Manual

Obtaining TeaSeis.jl

Pkg.add("TeaSeis")

Using TeaSeis.jl

Quick start guide

First, load the TeaSeis.jl library:

using TeaSeis

writing

  • Create a new JavaSeis file with a 3D framework (128 samples per trace, 32 traces per frame, and 16 frames per volume):
io = jsopen("filename.js", "w", axis_lengths=[128, 32, 16])

Note that by default, SAMPLE, TRACE, and FRAME will be the axes properties.

  • Allocate traces and headers for a single frame:
trcs, hdrs = allocframe(io)
  • Populate trcs, and hdrs with values. For example, write random values to all traces in the first frame:
map(i->set!(prop(io, stockprop[:TRC_TYPE]), hdrs, i, tracetype[:live]), 1:size(io,2))
map(i->set!(prop(io, stockprop[:TRACE]   ), hdrs, i, i               ), 1:size(io,2))
map(i->set!(prop(io, stockprop[:FRAME]   ), hdrs, i, 1               ), 1:size(io,2))
rand!(trcs)
writeframe(io, trcs, hdrs)
  • Close the file
close(io)

reading

  • Open a new JavaSeis file from an existing dataset:
io = jsopen("filename.js", "r")
  • Read the first frame:
trcs, hdrs = readframe(io, 1)

or a similar in-place version:

trcs, hdrs = allocframe(io)
readframe!(io, trcs, hdrs, 1)
  • Access values stored in a trace property for the first trace in the frame:
get(prop(io, stockprop[:TRACE]), hdrs, 1)

or, slightly less efficient:

get(prop(io, stockprop[:TRACE]), hdrs[:,1])
  • Close the file
close(io)

jsopen / jscreate

A JavaSeis dataset is created/opened with the jsopen method which returns a JSeis.

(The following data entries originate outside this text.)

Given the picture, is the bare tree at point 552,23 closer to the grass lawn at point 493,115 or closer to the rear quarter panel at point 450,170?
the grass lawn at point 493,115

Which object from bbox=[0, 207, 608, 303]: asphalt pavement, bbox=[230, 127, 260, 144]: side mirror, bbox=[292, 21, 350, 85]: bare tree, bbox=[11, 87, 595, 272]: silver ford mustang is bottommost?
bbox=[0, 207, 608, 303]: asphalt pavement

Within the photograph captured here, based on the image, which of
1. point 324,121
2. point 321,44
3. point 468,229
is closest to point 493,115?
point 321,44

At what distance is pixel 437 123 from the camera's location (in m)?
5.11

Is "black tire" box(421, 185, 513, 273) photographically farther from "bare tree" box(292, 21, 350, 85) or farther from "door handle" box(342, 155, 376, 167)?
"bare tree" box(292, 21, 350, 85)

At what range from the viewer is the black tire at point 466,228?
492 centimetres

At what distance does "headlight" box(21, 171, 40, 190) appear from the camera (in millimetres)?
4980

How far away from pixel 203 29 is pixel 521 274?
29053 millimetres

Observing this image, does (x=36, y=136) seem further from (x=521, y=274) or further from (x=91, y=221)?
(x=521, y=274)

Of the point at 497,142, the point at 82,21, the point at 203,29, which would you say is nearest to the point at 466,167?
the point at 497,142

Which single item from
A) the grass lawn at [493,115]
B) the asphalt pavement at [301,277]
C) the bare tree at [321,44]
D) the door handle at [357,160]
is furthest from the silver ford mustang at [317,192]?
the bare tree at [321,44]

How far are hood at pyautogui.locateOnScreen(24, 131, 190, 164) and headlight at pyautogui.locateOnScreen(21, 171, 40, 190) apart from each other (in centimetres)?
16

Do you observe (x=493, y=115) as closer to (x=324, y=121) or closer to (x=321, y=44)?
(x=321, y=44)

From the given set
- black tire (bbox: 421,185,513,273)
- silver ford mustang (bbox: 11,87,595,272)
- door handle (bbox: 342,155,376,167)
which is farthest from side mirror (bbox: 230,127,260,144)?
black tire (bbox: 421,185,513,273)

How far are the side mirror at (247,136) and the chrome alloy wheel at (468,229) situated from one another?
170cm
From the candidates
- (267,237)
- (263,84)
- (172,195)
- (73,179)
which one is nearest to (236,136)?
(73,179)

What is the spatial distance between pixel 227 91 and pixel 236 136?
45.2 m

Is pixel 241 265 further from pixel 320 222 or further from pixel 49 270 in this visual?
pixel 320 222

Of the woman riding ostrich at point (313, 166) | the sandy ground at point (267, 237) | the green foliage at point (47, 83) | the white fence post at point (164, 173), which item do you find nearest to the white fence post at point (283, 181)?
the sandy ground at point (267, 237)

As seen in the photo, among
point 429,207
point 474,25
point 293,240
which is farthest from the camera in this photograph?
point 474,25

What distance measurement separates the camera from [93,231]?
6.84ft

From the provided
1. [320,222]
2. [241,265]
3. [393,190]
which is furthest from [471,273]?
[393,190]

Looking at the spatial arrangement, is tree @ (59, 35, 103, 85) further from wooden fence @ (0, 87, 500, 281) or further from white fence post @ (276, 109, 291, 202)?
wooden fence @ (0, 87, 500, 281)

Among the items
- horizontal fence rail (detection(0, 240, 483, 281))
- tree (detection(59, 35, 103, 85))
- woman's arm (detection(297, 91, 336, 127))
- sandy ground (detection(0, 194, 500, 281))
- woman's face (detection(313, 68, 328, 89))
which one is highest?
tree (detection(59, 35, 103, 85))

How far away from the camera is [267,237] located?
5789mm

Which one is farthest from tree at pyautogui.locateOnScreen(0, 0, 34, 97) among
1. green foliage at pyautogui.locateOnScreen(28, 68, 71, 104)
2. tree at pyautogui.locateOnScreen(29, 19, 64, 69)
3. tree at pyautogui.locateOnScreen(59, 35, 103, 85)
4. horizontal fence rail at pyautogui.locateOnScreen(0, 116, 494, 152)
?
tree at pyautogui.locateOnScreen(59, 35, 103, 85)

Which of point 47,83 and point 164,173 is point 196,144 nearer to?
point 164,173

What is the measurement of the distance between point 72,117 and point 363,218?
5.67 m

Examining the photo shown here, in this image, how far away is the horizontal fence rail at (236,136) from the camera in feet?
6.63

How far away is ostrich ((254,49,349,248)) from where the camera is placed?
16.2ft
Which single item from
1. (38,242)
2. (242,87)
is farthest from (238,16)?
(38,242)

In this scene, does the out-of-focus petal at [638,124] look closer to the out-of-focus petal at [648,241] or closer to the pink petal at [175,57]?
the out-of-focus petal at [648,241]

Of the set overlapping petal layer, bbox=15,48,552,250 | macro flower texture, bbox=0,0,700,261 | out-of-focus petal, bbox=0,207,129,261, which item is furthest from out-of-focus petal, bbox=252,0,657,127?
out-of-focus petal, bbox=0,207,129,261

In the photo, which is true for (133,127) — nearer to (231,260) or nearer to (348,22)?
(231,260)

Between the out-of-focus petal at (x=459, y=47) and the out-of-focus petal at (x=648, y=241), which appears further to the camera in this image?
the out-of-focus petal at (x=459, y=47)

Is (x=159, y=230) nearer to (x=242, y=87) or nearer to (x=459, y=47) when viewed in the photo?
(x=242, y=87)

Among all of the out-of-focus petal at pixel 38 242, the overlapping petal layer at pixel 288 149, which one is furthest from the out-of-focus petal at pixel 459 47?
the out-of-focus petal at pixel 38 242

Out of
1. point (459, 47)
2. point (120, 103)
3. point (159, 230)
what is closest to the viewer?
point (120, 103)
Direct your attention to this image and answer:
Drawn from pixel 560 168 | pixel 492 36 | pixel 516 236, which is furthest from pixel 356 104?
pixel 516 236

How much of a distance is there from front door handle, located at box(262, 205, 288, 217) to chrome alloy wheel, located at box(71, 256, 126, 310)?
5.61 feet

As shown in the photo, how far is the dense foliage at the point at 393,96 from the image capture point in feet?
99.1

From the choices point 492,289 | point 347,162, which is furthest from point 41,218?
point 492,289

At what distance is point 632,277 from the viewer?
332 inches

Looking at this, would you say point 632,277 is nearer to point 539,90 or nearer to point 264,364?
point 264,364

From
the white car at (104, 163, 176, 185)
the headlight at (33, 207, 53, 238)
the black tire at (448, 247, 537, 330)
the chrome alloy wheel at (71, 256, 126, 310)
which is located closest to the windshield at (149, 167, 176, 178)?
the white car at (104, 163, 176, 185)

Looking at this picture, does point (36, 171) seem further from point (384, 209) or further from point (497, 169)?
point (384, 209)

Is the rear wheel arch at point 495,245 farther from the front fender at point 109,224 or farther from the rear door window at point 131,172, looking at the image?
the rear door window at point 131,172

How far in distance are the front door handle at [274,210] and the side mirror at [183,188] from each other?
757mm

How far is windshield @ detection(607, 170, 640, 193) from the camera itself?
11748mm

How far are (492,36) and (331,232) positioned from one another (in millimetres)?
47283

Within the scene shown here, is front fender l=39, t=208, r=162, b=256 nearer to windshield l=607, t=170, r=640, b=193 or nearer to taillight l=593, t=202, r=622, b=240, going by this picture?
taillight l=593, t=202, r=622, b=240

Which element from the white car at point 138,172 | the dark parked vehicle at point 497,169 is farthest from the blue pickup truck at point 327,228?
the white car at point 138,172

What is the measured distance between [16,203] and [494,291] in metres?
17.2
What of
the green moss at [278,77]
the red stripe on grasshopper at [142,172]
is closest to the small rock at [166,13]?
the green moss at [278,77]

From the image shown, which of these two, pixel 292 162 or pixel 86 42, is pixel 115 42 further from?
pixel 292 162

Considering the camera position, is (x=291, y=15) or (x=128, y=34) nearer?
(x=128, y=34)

A JavaSeis dataset must have a minimum of 3 dimensions.

Create a 3D JavaSeis file with 10 samples per trace, 11 traces per frame, and 12 frames per volume:

io = jsopen("file.js", "w", axis_lengths=[10,11,12])

Open an existing JavaSeis file in read-only mode:

io = jsopen("file.js", "r")
io = jsopen("file.js")      # equivalent to previous line

Open an existing JavaSeis file for reading and writing:

io = jsopen("file.js", "r+")

To close an open dataset:

close(io)

To create a dataset:

jscreate("file.js", axis_lengths=[10,11,12])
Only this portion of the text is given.